Crude found support with consumer prices in the United States in May, beating expectations, prolonging a build-up of inflation over several months, which should boost interest in alternative assets like commodities to find performance. At the same time, the structure of the oil market has strengthened amid a recovery in demand and signs of global supply may be below expectations.

“The outlook for oil demand remains strong and strengthening,” said John Kilduff, partner at Again Capital LLC. Meanwhile, “there is an inflation boost spreading in the commodities sector, and crude oil is an important participant as a basic inflation hedge.”

Prices remain over 40% higher this year. Even as the Organization of the Petroleum Exporting Countries expects the recovery in global demand to accelerate in the second half of the year, the available capacity buffer for the group and its allies is less than 80% of what it’s on paper. OilX analysts also pointed out “several signs” in their data that world oil supplies are surprisingly lower, reflecting a combination of mature field and maintenance declines that have been delayed this year.

The United States has announced that it is removing sanctions against a number of people, including the former chief executive of the National Iranian Oil Company.

“I wouldn’t read too much about the Treasury’s move today to lift sanctions against an Iranian oil official,” said Hagar Chemali, a non-resident senior researcher at the Atlantic Council’s Geoeconomic Center. “The fact that no statement has been made about this delisting is the Treasury’s way of saying that there is not much there.”

Prices:

  • West Texas Intermediate for July delivery rose 33 cents to $ 70.29 a barrel, the highest since October 2018
  • Brent for August settlement rose 30 cents to $ 72.52 per barrel, highest since May 2019

As a sign of greater market strength, nearby futures outperformed gains in the following months. The rapid timespread for Brent closed at its highest level since April Thursday, topping 50 cents a barrel. This structure indicates a limited supply in the Atlantic Basin region.

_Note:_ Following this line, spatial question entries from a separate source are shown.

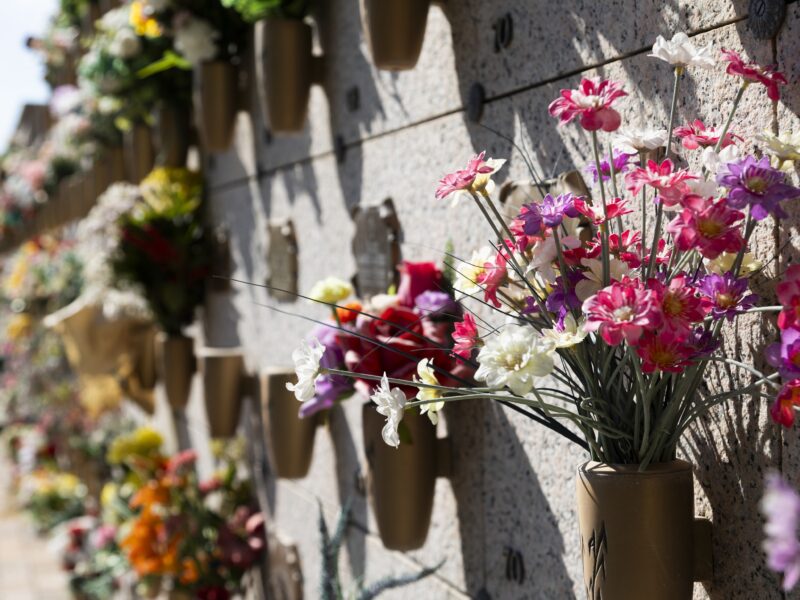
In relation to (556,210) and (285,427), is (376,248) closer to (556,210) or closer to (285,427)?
(285,427)

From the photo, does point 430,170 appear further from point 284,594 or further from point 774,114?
point 284,594

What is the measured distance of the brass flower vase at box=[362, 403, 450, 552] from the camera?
1.59 metres

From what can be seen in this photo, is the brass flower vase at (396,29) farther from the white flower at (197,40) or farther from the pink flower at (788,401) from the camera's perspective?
the white flower at (197,40)

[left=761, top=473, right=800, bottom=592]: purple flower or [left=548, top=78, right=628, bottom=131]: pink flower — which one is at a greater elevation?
[left=548, top=78, right=628, bottom=131]: pink flower

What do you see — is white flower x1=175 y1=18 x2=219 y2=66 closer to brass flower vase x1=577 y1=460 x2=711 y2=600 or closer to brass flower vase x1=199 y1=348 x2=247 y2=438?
brass flower vase x1=199 y1=348 x2=247 y2=438

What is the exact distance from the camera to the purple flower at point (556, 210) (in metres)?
0.93

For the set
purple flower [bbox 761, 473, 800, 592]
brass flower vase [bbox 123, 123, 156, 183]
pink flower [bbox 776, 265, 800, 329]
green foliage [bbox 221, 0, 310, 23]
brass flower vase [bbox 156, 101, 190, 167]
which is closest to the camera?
purple flower [bbox 761, 473, 800, 592]

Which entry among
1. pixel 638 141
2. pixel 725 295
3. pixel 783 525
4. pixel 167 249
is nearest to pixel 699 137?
pixel 638 141

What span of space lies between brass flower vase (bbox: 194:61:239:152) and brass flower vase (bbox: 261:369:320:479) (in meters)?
0.95

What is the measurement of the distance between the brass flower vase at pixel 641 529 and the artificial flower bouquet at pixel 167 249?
244cm

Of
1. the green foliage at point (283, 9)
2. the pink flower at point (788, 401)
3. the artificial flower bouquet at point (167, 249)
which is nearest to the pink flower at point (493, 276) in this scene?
the pink flower at point (788, 401)

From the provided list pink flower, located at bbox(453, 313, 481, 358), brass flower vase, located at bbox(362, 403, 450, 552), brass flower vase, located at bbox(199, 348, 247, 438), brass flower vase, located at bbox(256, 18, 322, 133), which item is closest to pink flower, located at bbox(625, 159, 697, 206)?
pink flower, located at bbox(453, 313, 481, 358)

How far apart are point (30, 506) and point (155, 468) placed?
345cm

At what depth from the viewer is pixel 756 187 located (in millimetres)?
818
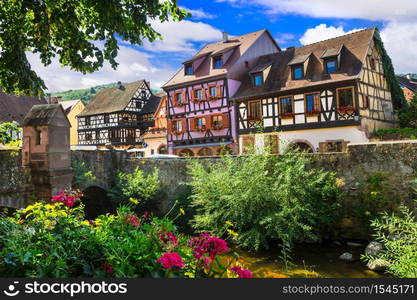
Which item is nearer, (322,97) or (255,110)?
(322,97)

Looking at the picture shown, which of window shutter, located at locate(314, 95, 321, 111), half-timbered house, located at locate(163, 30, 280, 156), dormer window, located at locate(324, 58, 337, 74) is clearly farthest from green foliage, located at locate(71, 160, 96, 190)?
dormer window, located at locate(324, 58, 337, 74)

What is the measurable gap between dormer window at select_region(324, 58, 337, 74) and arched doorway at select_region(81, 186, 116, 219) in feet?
42.6

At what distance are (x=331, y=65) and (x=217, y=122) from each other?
7915 mm

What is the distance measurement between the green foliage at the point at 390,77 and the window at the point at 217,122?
10.1m

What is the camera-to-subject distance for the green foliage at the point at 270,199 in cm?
946

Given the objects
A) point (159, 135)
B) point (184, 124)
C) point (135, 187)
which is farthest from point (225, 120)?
point (135, 187)

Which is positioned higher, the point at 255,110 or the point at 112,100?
the point at 112,100

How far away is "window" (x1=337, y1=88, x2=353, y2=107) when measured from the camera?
17266mm

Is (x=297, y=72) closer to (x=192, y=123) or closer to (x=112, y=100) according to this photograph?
(x=192, y=123)

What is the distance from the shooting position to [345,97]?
57.4 ft

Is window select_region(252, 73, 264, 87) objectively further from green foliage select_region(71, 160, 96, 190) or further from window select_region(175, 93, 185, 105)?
green foliage select_region(71, 160, 96, 190)

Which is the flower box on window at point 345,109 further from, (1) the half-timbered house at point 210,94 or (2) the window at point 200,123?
(2) the window at point 200,123

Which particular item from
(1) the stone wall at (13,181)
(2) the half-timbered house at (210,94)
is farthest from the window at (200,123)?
(1) the stone wall at (13,181)

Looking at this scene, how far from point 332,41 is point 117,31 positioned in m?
18.0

Meanwhile, a longer-term debate continues to rage over the sustainability of oil investments. Group of Seven leaders are discussing plans to shift the balance of buying cars from gasoline to greener vehicles by the end of the decade. It comes just a day after Shell announced it would step up its carbon emissions reduction.

Other market news:

  • Saudi Arabia has given full contractual volumes of oil for July loading to at least four customers in Asia, people familiar with the matter say.
  • Trafigura Group posted its highest half-year profit on record as the commodities trading giant profited from wild moves in oil and metals prices caused by the pandemic.
  • Traffic is roughly back to pre-pandemic levels on roads through the Americas and most of Europe, as the decline in coronavirus cases prompts commuters to return to their cars.
  • A pair of shale contractors have agreed to buy a strip of Permian Basin oil wells and drilling rights from Occidental Petroleum Corp. for $ 508 million, the duo’s second such deal in less than two weeks.